- _Given data_
▶

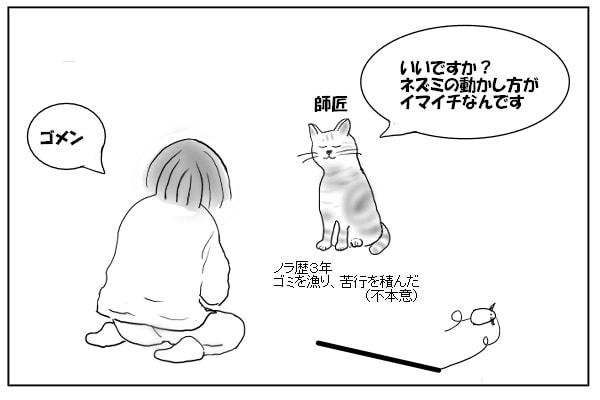 猫と飼い主1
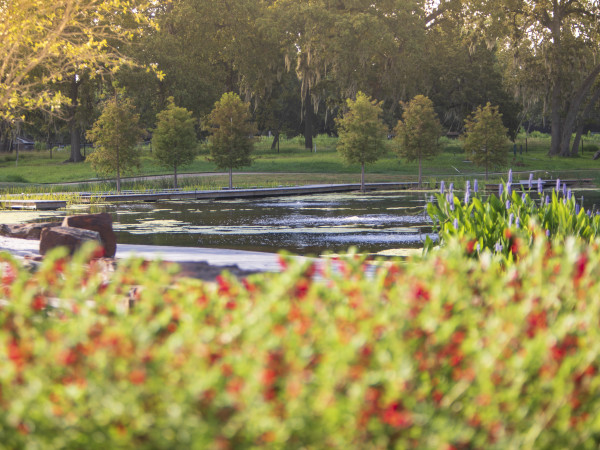 Houston Botanic Garden opening 2020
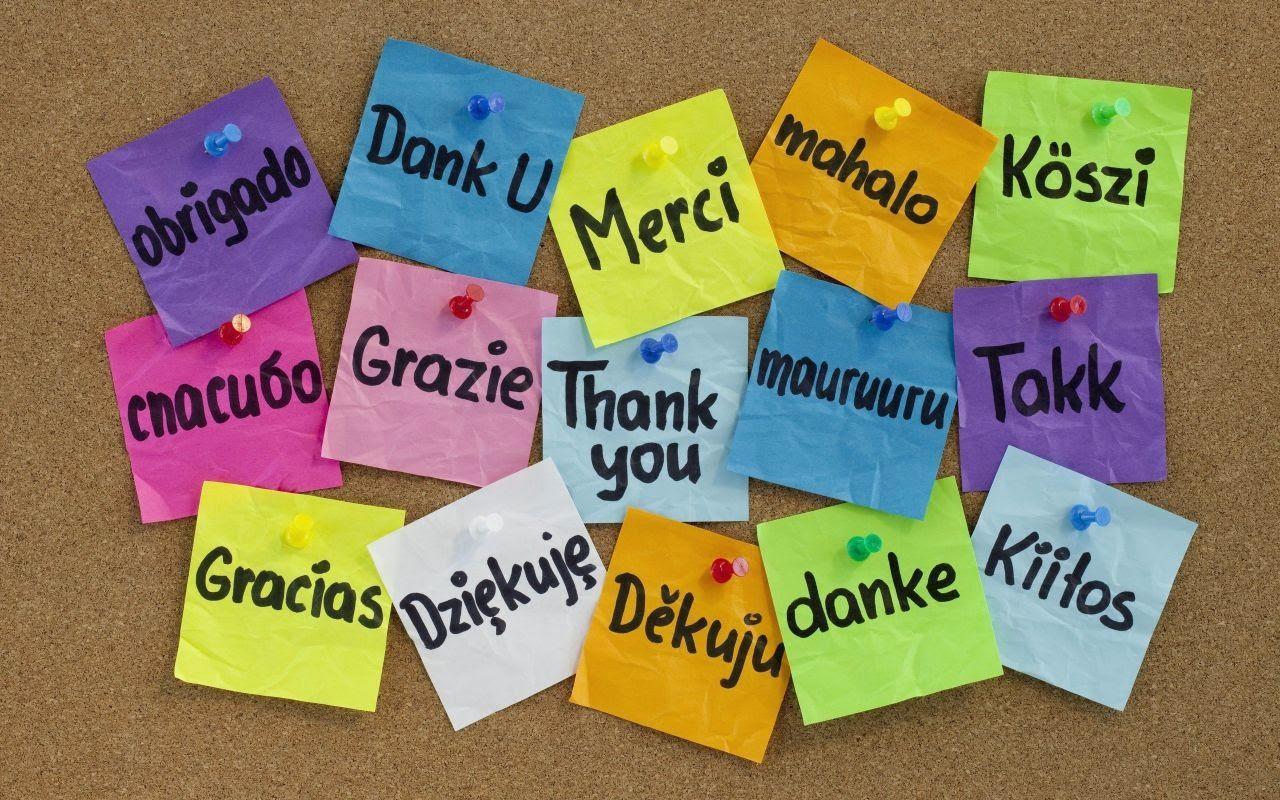 Nouer de nouvelles relations lors d'un séjour linguistique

◀

- _The problem_
Where pictures occur in the material above, omit them and return everything else exactly.

- _Result of this exercise_
 猫と飼い主1
 Houston Botanic Garden opening 2020
 Nouer de nouvelles relations lors d'un séjour linguistique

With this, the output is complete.